Israeli Leader Sharpens Call on U.S. to Set Limits on Iran
Prime Minister Benjamin Netanyahu of Israel harshly criticized the Obama administration on Tuesday over recent statements that the United States would not set deadlines or draw “red lines” for Iranover its disputed uranium enrichment activities, calling such comments a signal to the Iranians that they could build atomic bombs with impunity.
Mr. Netanyahu’s remarks laid bare a thinly disguised disagreement between the United States and Israel over how to deal with Iran, and they threatened to elevate the Iranian uranium enrichment program as a virulent campaign issue less than two months before the American presidential elections.
The remarks were among the strongest Mr. Netanyahu has made over the Iranian enrichment activities, which the Israelis have repeatedly called a clandestine Iranian plan to build nuclear weapons despite Tehran’s denials. Mr. Netanyahu’s government, which considers Iran to be Israel’s most dangerous enemy, has threatened to bomb suspected Iranian enrichment sites.
He appeared to be reacting on Tuesday in particular to an assertion by Secretary of State Hillary Rodham Clinton in an interview with Bloomberg Radio on Sunday in which she was asked if the administration would articulate explicit consequences for Iran’s refusal to halt its enrichment program, as the United Nations Security Council has repeatedly requested. Mrs. Clinton said “we’re not setting deadlines.”
On Monday, the State Department spokeswoman, Victoria Nuland, reiterated President Obama’s commitment not to allow Iran to obtain nuclear weapons and said “it is not useful to be parsing it, to be setting deadlines one way or the other, red lines.”
Speaking to reporters in Jerusalem on Tuesday, Mr. Netanyahu unequivocally rejected those comments. Speaking in English, he said, “The world tells Israel ‘wait, there’s still time.’ And I say, ‘Wait for what? Wait until when?’ Those in the international community who refuse to put red lines before Iran don’t have a moral right to place a red light before Israel.”
In his remarks, reported by Reuters and other news agencies, he also said: “Now if Iran knows that there is no red line, if Iran knows that there is no deadline, what will it do? Exactly what it’s doing. It’s continuing, without any interference, toward obtaining nuclear weapons capability and from there, nuclear bombs.”
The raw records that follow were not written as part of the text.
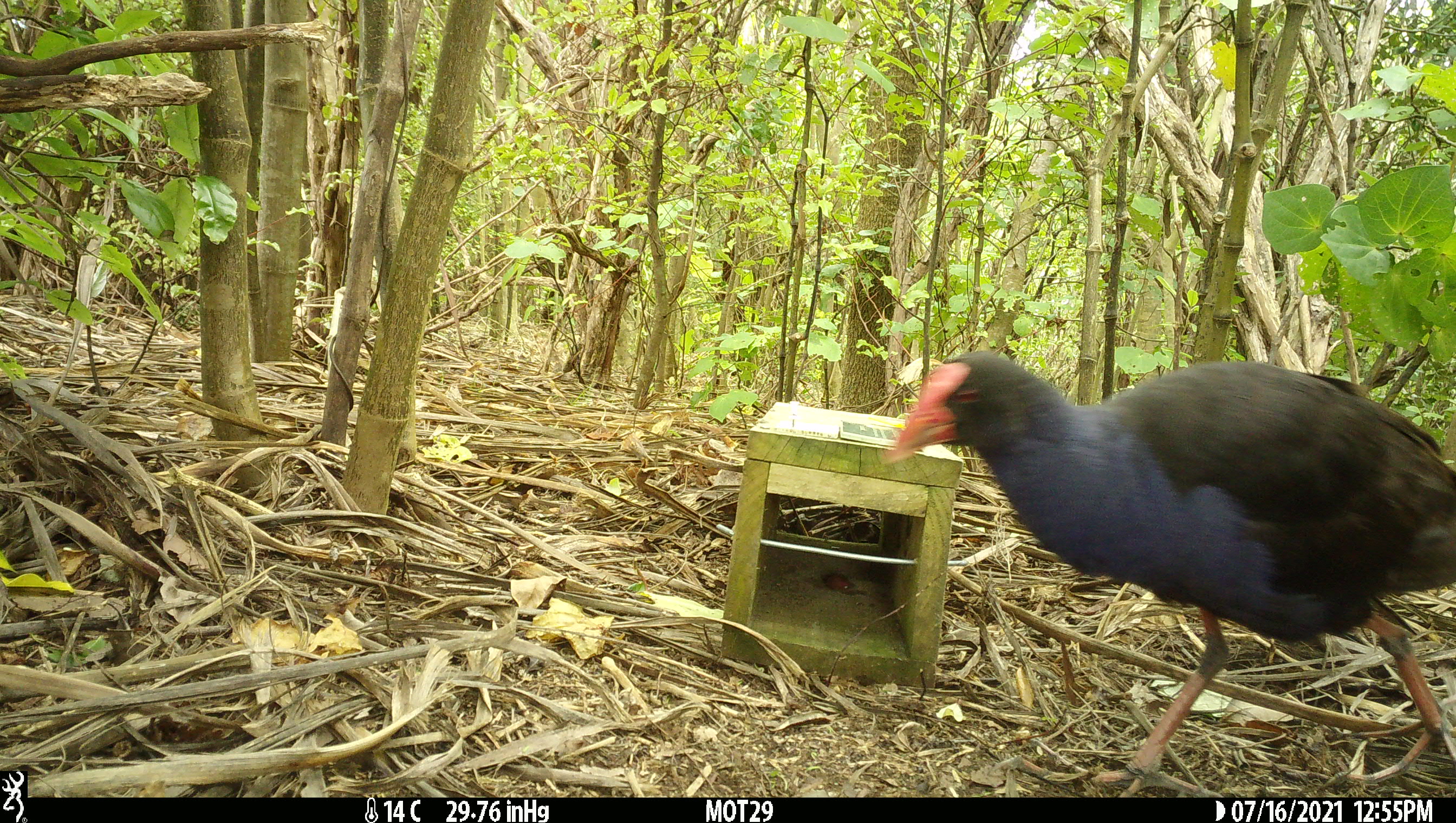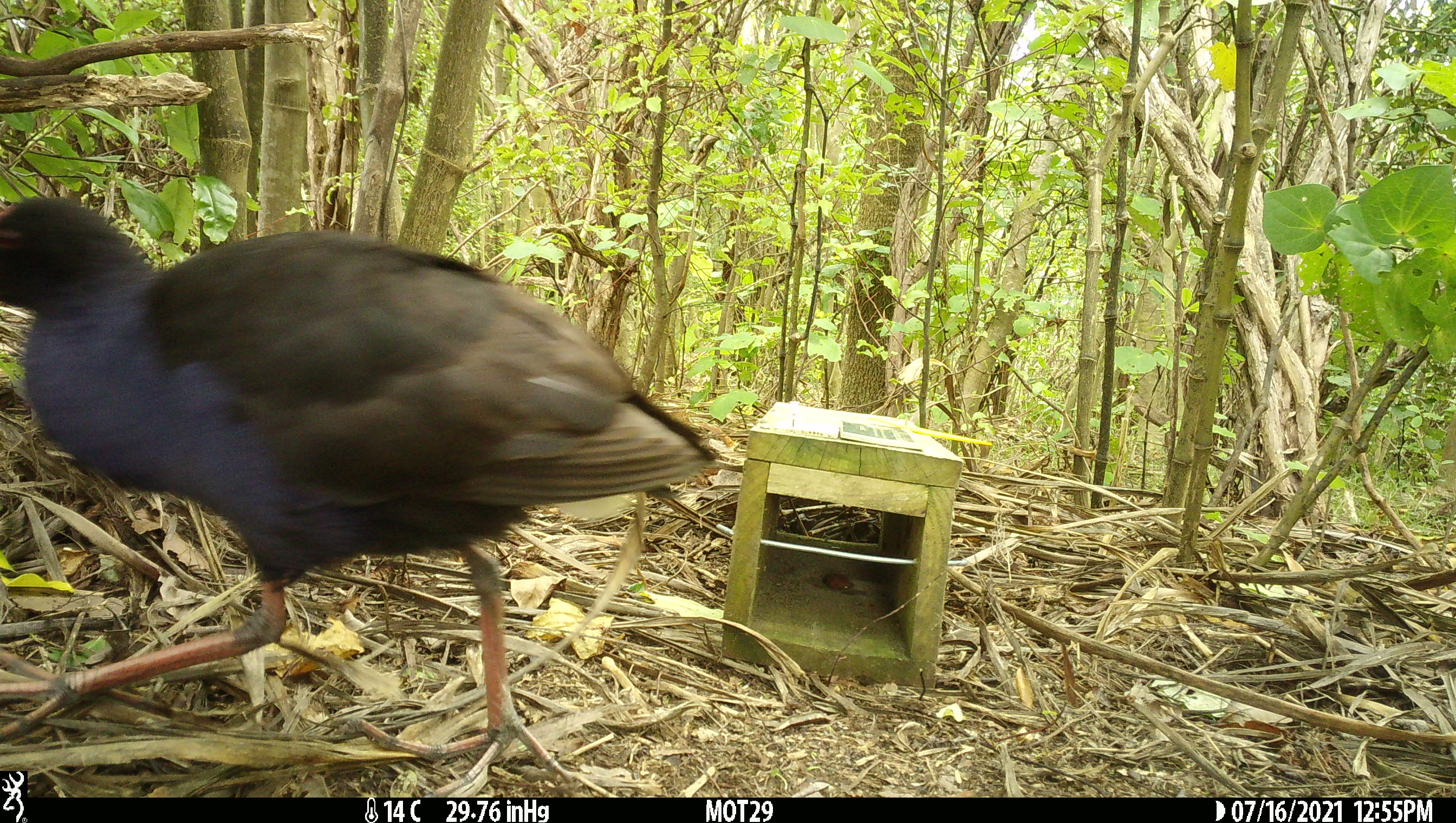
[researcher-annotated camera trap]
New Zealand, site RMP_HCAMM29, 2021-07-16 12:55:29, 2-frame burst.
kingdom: Animalia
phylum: Chordata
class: Aves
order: Gruiformes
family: Rallidae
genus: Porphyrio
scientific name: Porphyrio melanotus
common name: australasian swamphen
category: pukeko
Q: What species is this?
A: Pukeko (australasian swamphen) (Porphyrio melanotus).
Mr. Netanyahu has said that Israel and the United States were in talks on setting what he has called a “clear red line’ for when Iran’s nuclear program surpasses a threshold of tolerance that would be met with a military response. But Obama administration officials have been more circumspect about those talks, and Mrs. Clinton’s comments on Sunday appeared to contradict Mr. Netanyahu.
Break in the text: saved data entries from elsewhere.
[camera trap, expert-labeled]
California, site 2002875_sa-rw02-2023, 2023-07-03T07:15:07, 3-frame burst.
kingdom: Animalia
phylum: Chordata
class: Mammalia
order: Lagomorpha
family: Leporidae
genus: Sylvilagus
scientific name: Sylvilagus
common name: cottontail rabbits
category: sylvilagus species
President Obama has repeatedly said he would not allow Iran to attain nuclear weapons. His Republican challenger, Mitt Romney, who is friends with Mr. Netanyahu, has accused Mr. Obama of sacrificing Israel’s security, a charge that the administration has summarily rejected as politically motivated to capture the American Jewish vote.Last month the International Atomic Energy Agency, the nuclear monitor of the United Nations, reported that Iran had sharply increased its capacity to enrich uranium with centrifuges assembled at a subterranean site in the holy Iranian city of Qom. Iran has said its nuclear program is purely for civilian use.